* _Task item_
The result should be an exact copy of the data, free of pictures.

* _Source material_
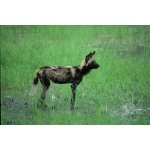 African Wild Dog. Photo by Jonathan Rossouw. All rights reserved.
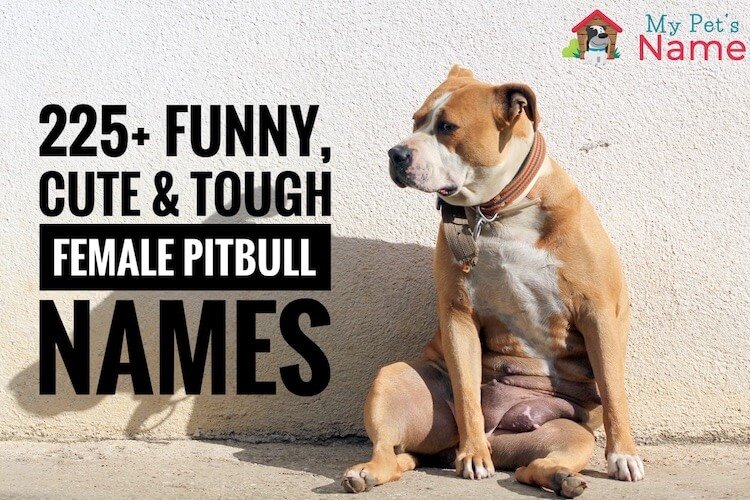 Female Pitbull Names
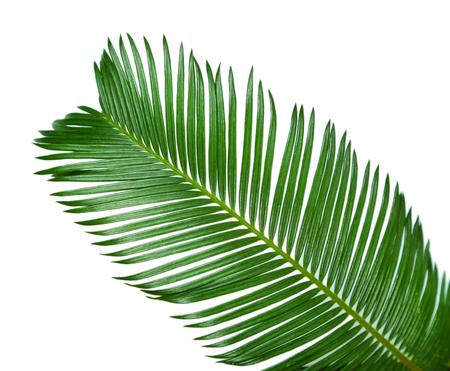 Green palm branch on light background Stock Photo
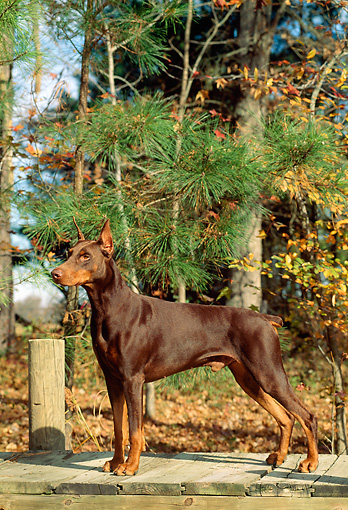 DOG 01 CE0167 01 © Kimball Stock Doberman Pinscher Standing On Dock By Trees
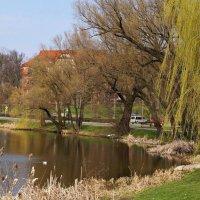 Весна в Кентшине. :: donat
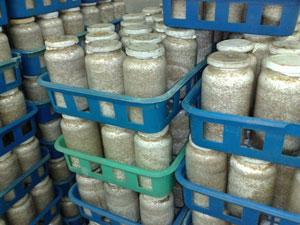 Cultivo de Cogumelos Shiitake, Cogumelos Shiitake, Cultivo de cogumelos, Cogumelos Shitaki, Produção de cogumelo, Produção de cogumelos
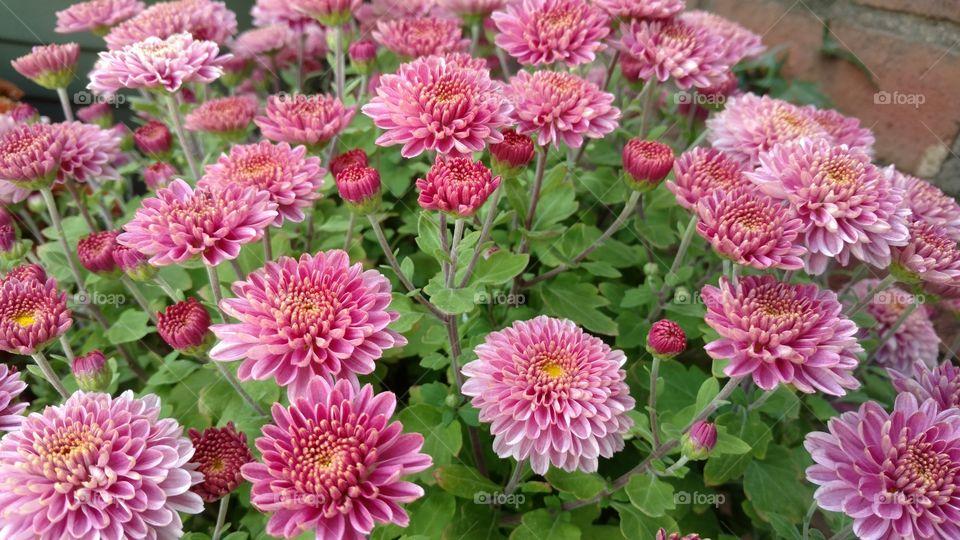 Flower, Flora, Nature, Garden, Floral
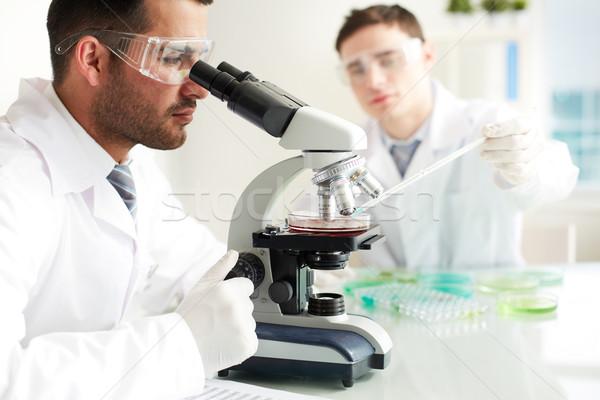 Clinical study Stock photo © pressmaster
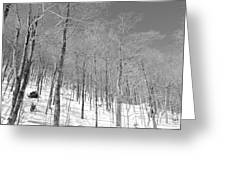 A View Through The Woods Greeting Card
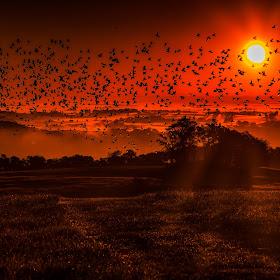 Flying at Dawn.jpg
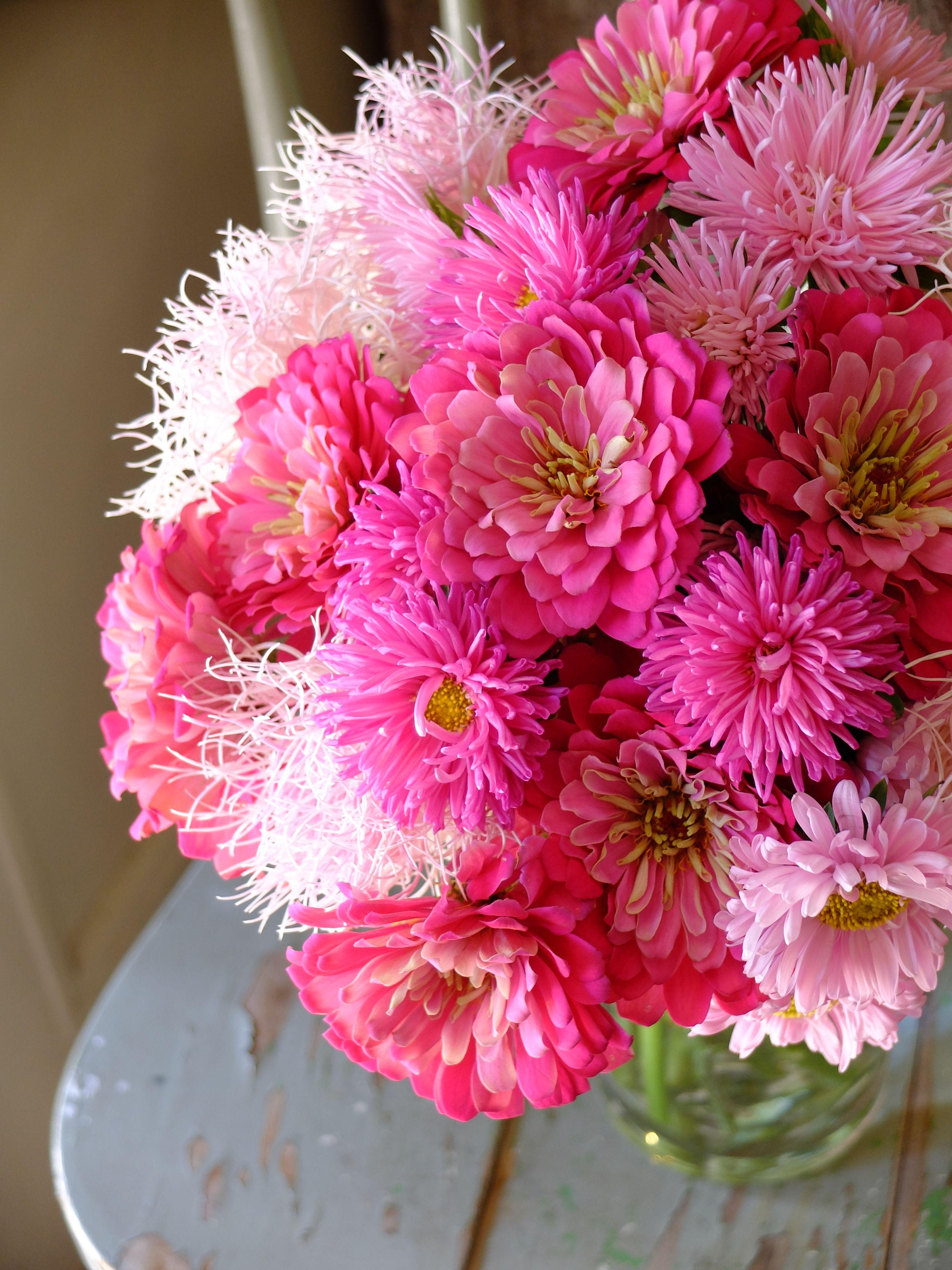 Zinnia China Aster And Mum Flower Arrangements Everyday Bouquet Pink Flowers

* _Written solution_
 African Wild Dog. Photo by Jonathan Rossouw. All rights reserved.
 Female Pitbull Names
 Green palm branch on light background Stock Photo
 DOG 01 CE0167 01 © Kimball Stock Doberman Pinscher Standing On Dock By Trees
 Весна в Кентшине. :: donat
 Cultivo de Cogumelos Shiitake, Cogumelos Shiitake, Cultivo de cogumelos, Cogumelos Shitaki, Produção de cogumelo, Produção de cogumelos
 Flower, Flora, Nature, Garden, Floral
 Clinical study Stock photo © pressmaster
 A View Through The Woods Greeting Card
 Flying at Dawn.jpg
 Zinnia China Aster And Mum Flower Arrangements Everyday Bouquet Pink Flowers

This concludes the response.